**Data:**
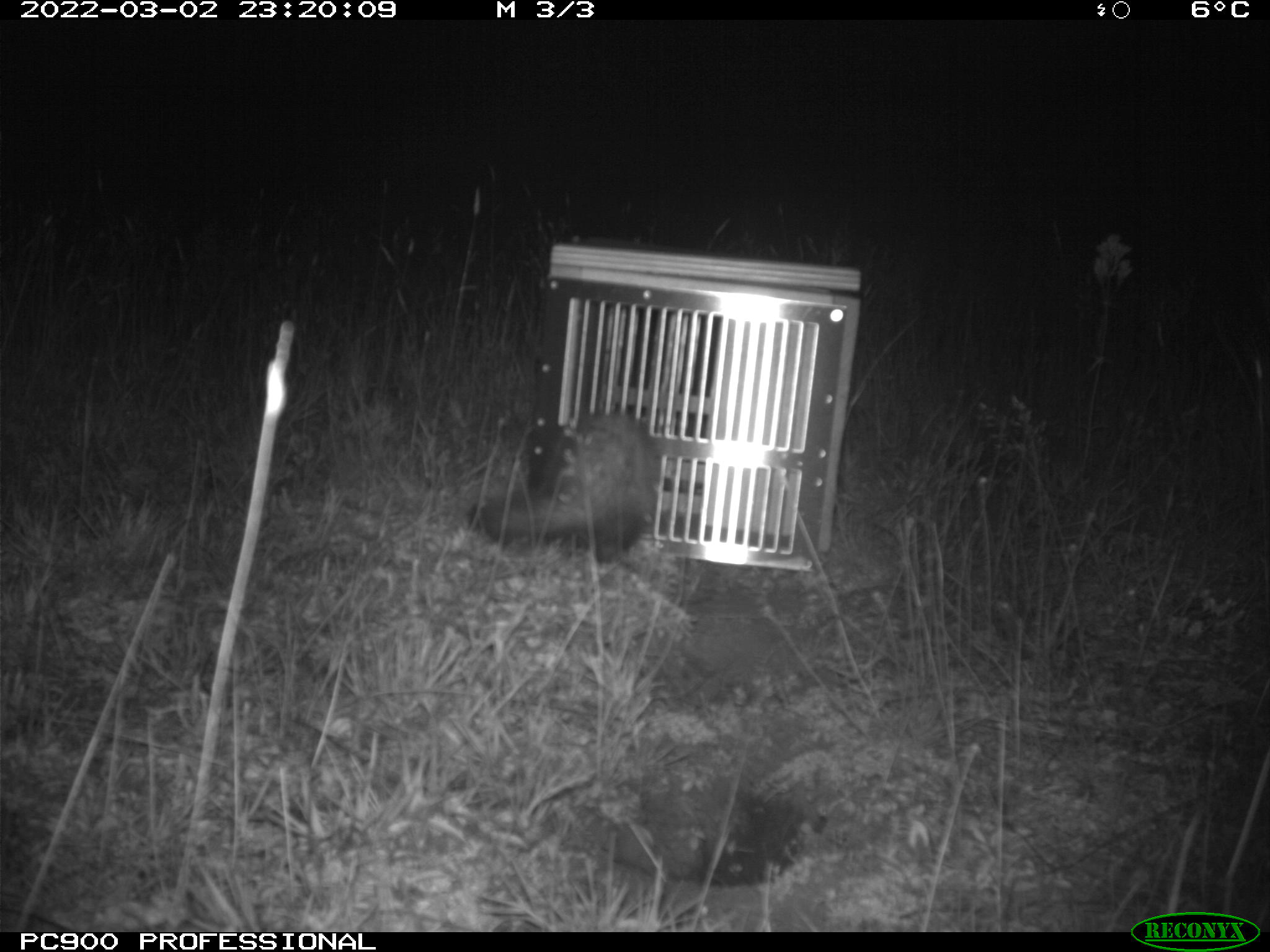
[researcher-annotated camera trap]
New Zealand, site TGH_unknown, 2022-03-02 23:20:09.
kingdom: Animalia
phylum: Chordata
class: Mammalia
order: Carnivora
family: Mustelidae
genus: Mustela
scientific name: Mustela furo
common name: ferret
Ferret (Mustela furo).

**What this task involves:** Each of the lines from the one that contains "phylum: Chordata" through the last line of the data needs to be repeated exactly, with no others.

**Reply:**
phylum: Chordata
class: Mammalia
order: Carnivora
family: Mustelidae
genus: Mustela
scientific name: Mustela furo
common name: ferret
Ferret (Mustela furo).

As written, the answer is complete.